§ Arbeitsaufträge:
1. Entscheide für jede der folgenden Aussagen, ob sie mit dem Text über die Geschichte Brügges übereinstimmt. Antworte jeweils mit Ja oder Nein und zitiere die entscheidenden Worte des Textes wörtlich.
(a) Der Name der Stadt Brügge taucht erst im 9. Jahrhundert auf.
(b) Die Reie mündete südlich der Stadt ins Meer.
(c) Zur Zeit der Römer war die Gegend von Brügge noch nicht besiedelt.
2. Tausche im Text über die Geschichte Brügges „Nordsee“ gegen „Ostsee“ aus. Gib dabei den Abschnitt wieder, der bei „Brügger Geschichte“ beginnt und bei „Gedeihen und Wohlstand.“ endet.

§ Textauszug:
== == ==
Brügger Geschichte
Obwohl die Gegend von Brügge bereits zur Zeit der Römer besiedelt war, taucht der Name der Stadt erst im 9. Jahrhundert auf, wohl eine Ableitung des altgermanischen Worts „brugj“, zu Deutsch Anlegesteg. Denn Brügge hatte eine besondere Beziehung zum Meer. Wasser spielte beim Entstehen der Stadt nämlich eine entscheidende Rolle. Hier flossen mehrere Bäche zu einem Fluss (die Reie) zusammen, der nördlich in der Küstenebene ins Meer mündete. Über sogenannte Gezeitenpriele stand dieser Fluss mit der Nordsee in Verbindung, eine Garantie für Gedeihen und Wohlstand.
== == ==
§ Bereitgestellte Daten:
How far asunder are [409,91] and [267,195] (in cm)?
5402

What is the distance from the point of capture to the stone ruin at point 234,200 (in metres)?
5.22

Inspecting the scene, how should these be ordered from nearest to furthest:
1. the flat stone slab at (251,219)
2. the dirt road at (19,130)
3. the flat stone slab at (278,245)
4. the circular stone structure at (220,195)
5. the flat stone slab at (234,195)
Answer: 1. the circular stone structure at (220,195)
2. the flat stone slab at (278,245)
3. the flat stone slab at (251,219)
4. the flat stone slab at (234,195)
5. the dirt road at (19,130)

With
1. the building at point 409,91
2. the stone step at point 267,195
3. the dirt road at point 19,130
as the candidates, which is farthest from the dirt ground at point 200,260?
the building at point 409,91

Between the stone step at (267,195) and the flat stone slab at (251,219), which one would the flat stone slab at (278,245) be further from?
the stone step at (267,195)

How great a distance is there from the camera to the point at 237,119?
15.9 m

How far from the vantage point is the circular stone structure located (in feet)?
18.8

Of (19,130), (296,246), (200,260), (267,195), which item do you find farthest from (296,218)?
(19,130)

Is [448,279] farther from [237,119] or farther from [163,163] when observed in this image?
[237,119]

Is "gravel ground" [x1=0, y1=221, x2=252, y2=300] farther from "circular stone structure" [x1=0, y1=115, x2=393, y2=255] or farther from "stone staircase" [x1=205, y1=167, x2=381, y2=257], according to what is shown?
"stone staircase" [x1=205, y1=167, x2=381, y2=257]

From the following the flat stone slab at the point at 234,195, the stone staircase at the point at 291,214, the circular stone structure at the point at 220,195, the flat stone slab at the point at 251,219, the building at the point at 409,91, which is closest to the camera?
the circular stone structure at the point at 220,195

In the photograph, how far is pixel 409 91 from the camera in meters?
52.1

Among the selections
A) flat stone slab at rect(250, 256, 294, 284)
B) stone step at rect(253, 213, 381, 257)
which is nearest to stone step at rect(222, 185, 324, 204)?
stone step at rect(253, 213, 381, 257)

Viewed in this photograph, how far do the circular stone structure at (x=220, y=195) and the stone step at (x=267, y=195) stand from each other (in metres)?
== == ==
§ Antworten je Aufgabe:
1.
(a) Ja: „taucht der Name der Stadt erst im 9. Jahrhundert auf“
(b) Nein: „der nördlich in der Küstenebene ins Meer mündete“
(c) Nein: „Obwohl die Gegend von Brügge bereits zur Zeit der Römer besiedelt war“

2.
Brügger Geschichte
Obwohl die Gegend von Brügge bereits zur Zeit der Römer besiedelt war, taucht der Name der Stadt erst im 9. Jahrhundert auf, wohl eine Ableitung des altgermanischen Worts „brugj“, zu Deutsch Anlegesteg. Denn Brügge hatte eine besondere Beziehung zum Meer. Wasser spielte beim Entstehen der Stadt nämlich eine entscheidende Rolle. Hier flossen mehrere Bäche zu einem Fluss (die Reie) zusammen, der nördlich in der Küstenebene ins Meer mündete. Über sogenannte Gezeitenpriele stand dieser Fluss mit der Ostsee in Verbindung, eine Garantie für Gedeihen und Wohlstand.